> [EXERCISE GOAL] Return the records exactly as they stand, and keep the pictures out of the copy.

> [RECORDS SUPPLIED]
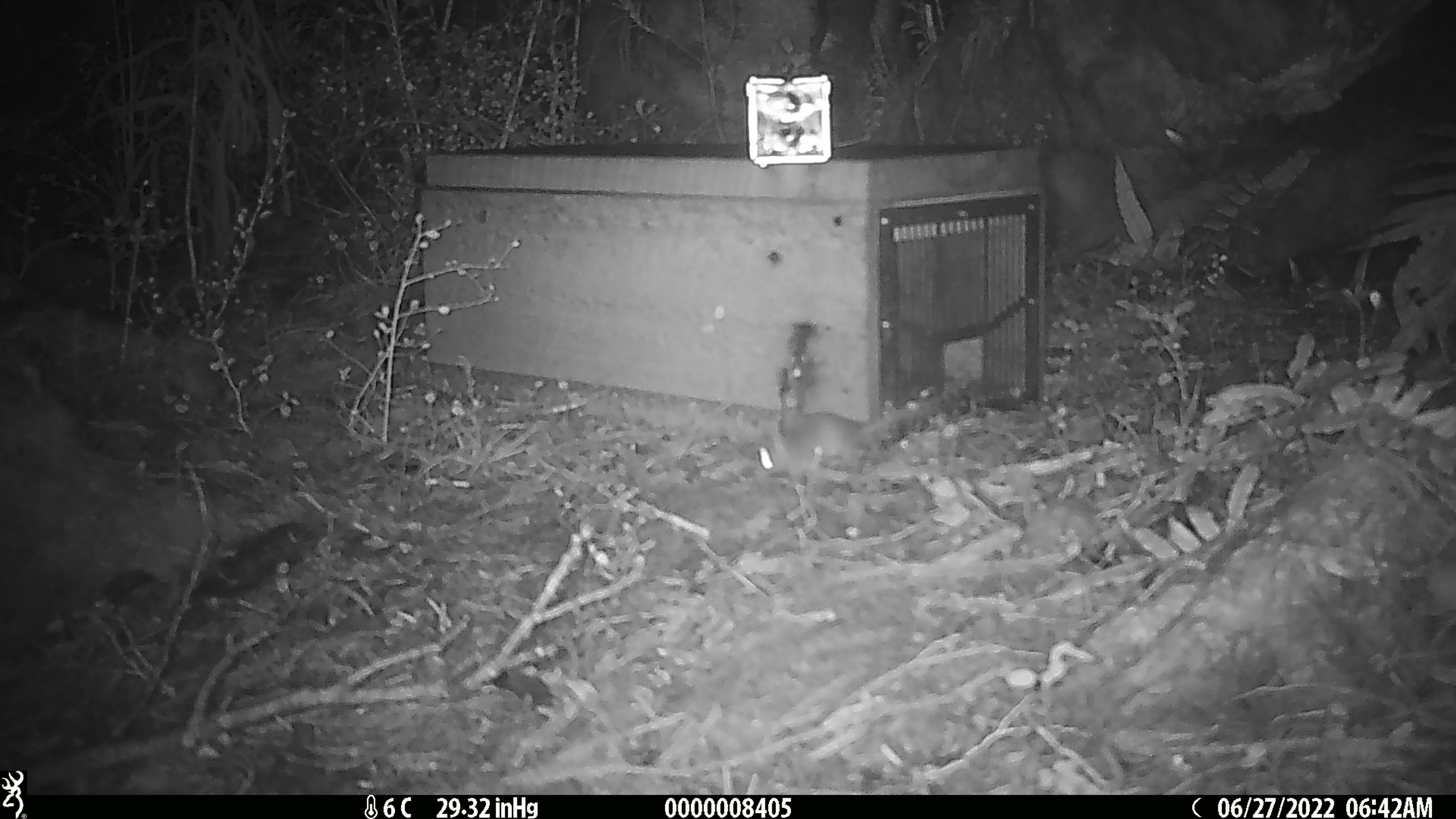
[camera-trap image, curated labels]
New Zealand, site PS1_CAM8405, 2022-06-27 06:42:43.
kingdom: Animalia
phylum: Chordata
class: Mammalia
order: Rodentia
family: Muridae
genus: Mus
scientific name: Mus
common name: mouse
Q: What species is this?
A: Mouse (Mus).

> [RESPONSE TO THE TASK]
[camera-trap image, curated labels]
New Zealand, site PS1_CAM8405, 2022-06-27 06:42:43.
kingdom: Animalia
phylum: Chordata
class: Mammalia
order: Rodentia
family: Muridae
genus: Mus
scientific name: Mus
common name: mouse
Q: What species is this?
A: Mouse (Mus).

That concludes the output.